SydLexia dotcom: Hi Satan!
SantaClaus: Hey. Its you again. You spreading that Christmas spirit?
SydLexia dotcom: You are Satan, yes?
SantaClaus: Are you kidding?
SydLexia dotcom: I love you, Satan.
SantaClaus: Ho! Ho!
SydLexia dotcom: I need a gun so I can shoot everyone at school.
SantaClaus: You see? Christmas can be full of miracles.
SydLexia dotcom: Do you believe in the magic of Baby Jesus?
SantaClaus: In goodness, the promise of all children, a future of peace, and magic!
SydLexia dotcom: OK, so when will Jesus bring the porkchops?
SantaClaus: Kewl.
SydLexia dotcom: Um, that didn't answer my question.
SantaClaus: Type menu to get your to do list for the holidays.
_ _ _ _
■ **DIRECTIONS**
Quote the whole chat transcript above word for word.

■ **RECORDS**
_ _ _ _
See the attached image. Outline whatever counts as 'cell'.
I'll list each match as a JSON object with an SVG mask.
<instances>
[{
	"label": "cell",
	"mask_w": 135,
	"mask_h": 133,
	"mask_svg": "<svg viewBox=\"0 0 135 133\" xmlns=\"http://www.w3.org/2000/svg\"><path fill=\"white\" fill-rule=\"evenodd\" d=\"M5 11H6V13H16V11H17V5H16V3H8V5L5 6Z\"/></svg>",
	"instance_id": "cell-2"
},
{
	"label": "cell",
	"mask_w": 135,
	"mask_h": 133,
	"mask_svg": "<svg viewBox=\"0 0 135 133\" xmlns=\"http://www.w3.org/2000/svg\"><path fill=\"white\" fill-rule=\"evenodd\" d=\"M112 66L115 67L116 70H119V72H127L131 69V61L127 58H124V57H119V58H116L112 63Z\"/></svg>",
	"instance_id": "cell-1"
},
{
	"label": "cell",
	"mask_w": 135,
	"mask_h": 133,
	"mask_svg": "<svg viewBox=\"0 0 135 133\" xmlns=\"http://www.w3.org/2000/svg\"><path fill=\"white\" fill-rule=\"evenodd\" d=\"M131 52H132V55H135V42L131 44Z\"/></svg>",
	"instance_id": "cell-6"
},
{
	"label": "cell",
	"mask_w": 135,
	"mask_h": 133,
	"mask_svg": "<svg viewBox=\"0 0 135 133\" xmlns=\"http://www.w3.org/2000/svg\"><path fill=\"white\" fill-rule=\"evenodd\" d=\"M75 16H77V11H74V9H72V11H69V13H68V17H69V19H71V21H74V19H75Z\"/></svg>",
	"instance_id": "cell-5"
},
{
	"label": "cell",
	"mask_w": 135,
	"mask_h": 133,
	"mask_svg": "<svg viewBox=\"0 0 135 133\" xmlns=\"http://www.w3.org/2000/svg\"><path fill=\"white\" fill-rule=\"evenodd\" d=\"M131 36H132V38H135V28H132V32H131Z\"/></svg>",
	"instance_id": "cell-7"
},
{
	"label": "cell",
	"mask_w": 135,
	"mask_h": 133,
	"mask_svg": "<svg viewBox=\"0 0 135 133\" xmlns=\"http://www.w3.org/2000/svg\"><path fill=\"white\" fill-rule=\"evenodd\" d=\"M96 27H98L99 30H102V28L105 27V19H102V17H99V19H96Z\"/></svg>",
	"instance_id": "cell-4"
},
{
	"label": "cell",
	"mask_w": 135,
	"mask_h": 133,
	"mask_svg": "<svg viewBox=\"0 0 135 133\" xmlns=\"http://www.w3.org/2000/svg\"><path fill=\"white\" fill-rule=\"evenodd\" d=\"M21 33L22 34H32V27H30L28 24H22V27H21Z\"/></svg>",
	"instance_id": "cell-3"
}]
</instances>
_ _ _ _
■ **ANSWER**
SydLexia dotcom: Hi Satan!
SantaClaus: Hey. Its you again. You spreading that Christmas spirit?
SydLexia dotcom: You are Satan, yes?
SantaClaus: Are you kidding?
SydLexia dotcom: I love you, Satan.
SantaClaus: Ho! Ho!
SydLexia dotcom: I need a gun so I can shoot everyone at school.
SantaClaus: You see? Christmas can be full of miracles.
SydLexia dotcom: Do you believe in the magic of Baby Jesus?
SantaClaus: In goodness, the promise of all children, a future of peace, and magic!
SydLexia dotcom: OK, so when will Jesus bring the porkchops?
SantaClaus: Kewl.
SydLexia dotcom: Um, that didn't answer my question.
SantaClaus: Type menu to get your to do list for the holidays.